Data rows
┌────────
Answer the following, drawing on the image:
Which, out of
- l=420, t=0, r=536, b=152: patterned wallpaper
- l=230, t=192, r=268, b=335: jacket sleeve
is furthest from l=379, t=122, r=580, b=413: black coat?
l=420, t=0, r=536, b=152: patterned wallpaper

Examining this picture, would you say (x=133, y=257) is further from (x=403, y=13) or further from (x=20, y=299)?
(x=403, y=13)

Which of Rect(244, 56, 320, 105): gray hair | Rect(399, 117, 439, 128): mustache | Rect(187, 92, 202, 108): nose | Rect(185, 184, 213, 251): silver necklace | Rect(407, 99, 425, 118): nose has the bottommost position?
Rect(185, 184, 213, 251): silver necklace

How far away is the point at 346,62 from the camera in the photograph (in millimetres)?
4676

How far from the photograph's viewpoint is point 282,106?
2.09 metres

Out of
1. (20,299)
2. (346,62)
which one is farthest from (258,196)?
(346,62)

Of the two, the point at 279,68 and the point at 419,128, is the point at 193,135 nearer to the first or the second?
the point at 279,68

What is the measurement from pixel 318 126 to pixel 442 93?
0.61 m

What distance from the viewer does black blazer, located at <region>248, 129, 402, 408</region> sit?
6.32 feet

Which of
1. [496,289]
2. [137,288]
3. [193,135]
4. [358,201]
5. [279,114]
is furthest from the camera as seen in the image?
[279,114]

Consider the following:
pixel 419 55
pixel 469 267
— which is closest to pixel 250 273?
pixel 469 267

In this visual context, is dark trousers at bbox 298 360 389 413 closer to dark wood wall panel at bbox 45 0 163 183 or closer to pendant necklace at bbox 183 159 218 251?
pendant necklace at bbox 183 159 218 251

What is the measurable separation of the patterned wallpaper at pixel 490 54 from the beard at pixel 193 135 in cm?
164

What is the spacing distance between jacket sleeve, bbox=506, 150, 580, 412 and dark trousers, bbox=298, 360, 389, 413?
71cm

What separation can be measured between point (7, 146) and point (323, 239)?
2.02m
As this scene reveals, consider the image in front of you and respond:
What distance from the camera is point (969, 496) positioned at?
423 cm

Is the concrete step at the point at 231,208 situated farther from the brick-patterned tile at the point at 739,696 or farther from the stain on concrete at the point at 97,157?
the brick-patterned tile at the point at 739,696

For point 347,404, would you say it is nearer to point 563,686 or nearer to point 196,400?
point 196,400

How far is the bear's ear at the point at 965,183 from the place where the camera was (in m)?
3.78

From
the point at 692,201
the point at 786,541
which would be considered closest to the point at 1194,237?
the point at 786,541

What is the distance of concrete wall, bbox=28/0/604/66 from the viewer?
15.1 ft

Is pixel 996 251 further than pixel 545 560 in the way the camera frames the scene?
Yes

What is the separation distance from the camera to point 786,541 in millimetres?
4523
└────────
Job
Format the rows as a Markdown table with two columns, "Number" and "Row line", covering the line that contains "Is pixel 996" and every line after it through the end of the rows. Number each line in sequence, and omit blank lines.

Solution for this problem
| Number | Row line |
|---|---|
| 1 | Is pixel 996 251 further than pixel 545 560 in the way the camera frames the scene? |
| 2 | Yes |
| 3 | What is the separation distance from the camera to point 786,541 in millimetres? |
| 4 | 4523 |